Advocates push Hochul to expand NYC’s Vision Zero program statewide


Street safety advocates on Thursday urged Gov. Kathy Hochul to expand New York City’s Vision Zero program statewide — and pointed to a 2006 plan laid out by the state Department of Transportation as evidence that New York is lagging on goals to push commuters out of cars.

The plan — put forth under former Gov. George Pataki — sought to integrate and improve the region’s transit networks by 2030, with the goal of reducing car usage, traffic deaths and air pollution.

With just seven years left, carbon emissions in the state are up, traffic deaths remain high, and the MTA, NJ Transit and the Port Authority all operate independent transit systems.

A new report from the advocacy group Transportation Alternatives highlights how far New York still has to go to realize Pataki’s 16-year-old plan, and urged Hochul to take similar steps as she prepares to lay out her agenda for the year in next week’s State of the State address.

The group’s goals center on implementing the city’s Vision Zero program statewide, with the goal of eliminating traffic deaths entirely by 2050.

The city’s Vision Zero initiative launched in 2014 under former Mayor Bill de Blasio. It called for eliminating all traffic deaths across the five boroughs by 2024. Last year, 252 people were killed by drivers, 47 fewer than 2013, the year before Vision Zero launched.

Transportation Alternatives also wants Hochul to require all state DOT projects to consider accessibility needs, as well as pedestrian and cyclist features.

Hochul has already taken some steps in that direction by signing the Complete Streets bill last year, which allows extra funding for towns and cities to add safety features when redesigning streets.

“To achieve our climate goals, prevent traffic violence, address inequities and support our economic recovery, we must put our streets to higher use,” Danny Harris, executive director of Transportation Alternatives, wrote in a statement.

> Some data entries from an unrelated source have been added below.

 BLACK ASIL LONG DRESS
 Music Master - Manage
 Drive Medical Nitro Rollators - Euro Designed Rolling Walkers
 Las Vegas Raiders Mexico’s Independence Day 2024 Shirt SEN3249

Michael Fleischer, a former executive director of the state Thruway Authority who contributed to the 2006 plan, said state officials were ahead of the curve by thinking about reducing greenhouse emissions nearly 20 years ago.

“The master plan was always intended to be a living document, it was not intended to be a list of projects but a way of looking at transportation policy and practices,” said Fleischer. “And ways that all the transportation partners can look at these issues, not from a siloed ‘what agency do I work for,’ but what is the best transportation solution.”

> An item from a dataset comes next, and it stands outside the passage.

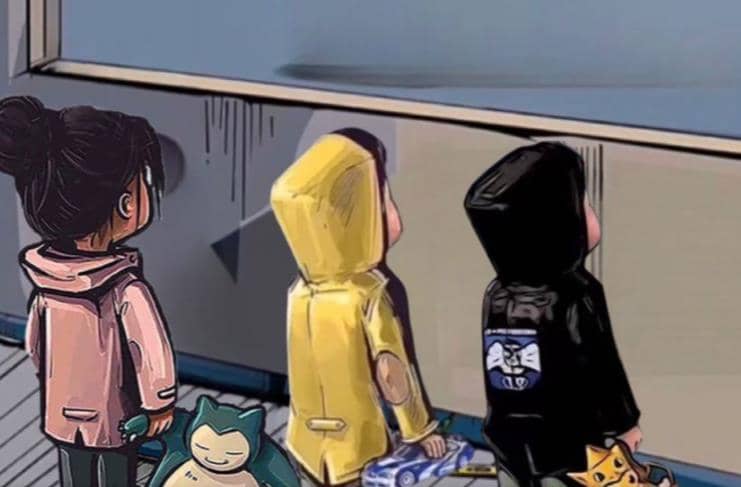 橱窗看车男孩汽车头像制作项目-百盟网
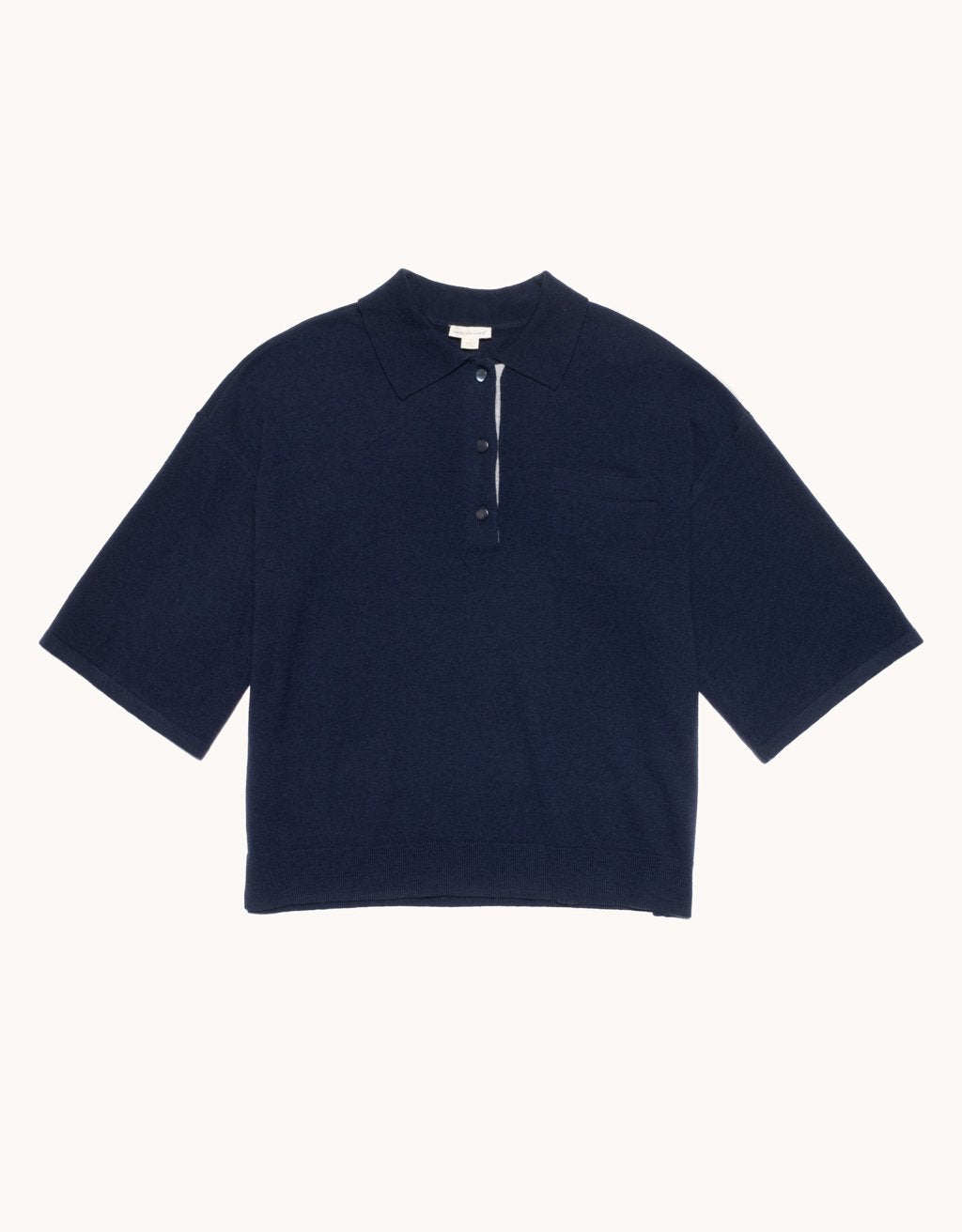 Merino Wool Short Sleeve Polo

Another demand from safe streets advocates is to pass Sammy’s Law, which would allow New York City lawmakers to set the speed limit for the city without approval from state legislators.

While the bulk of the requests from Transportation Alternatives focused on reducing the use of vehicles and the damage caused by them, the group also wants Hochul to make cycling safer and more affordable. It called for the state to offer rebates for buying an e-bike or bicycle. They also want to legalize the “Idaho stop,” which allows cyclists to roll through a stop sign if there are no vehicles present. Secure bike parking at subway stations and other state-owned transit facilities was also part of the pitch.

The group also proposed a new program to allow low-income residents to rent e-bike and e-cargo bikes from libraries.

It remains unclear to what degree Hochul will hone in on street safety issues during next week’s address. She has said she’ll outline new funding for the MTA, which forecasts a major budget crunch in the coming years.

“Governor Hochul has taken action to ensure the safety of all New Yorkers, whether you’re on the sidewalk, in a car, riding a bike, or utilizing transit services, and we are committed to working with the legislature to continue to improve transportation access and safety and meet our climate goals,” Hochul spokesperson John Lindsay told Gothamist on Wednesday.

Transportation Alternatives has a suggestion to address the MTA’s multibillion-dollar fiscal cliff: use federal funds dedicated to highway projects to keep the agency’s finances above water.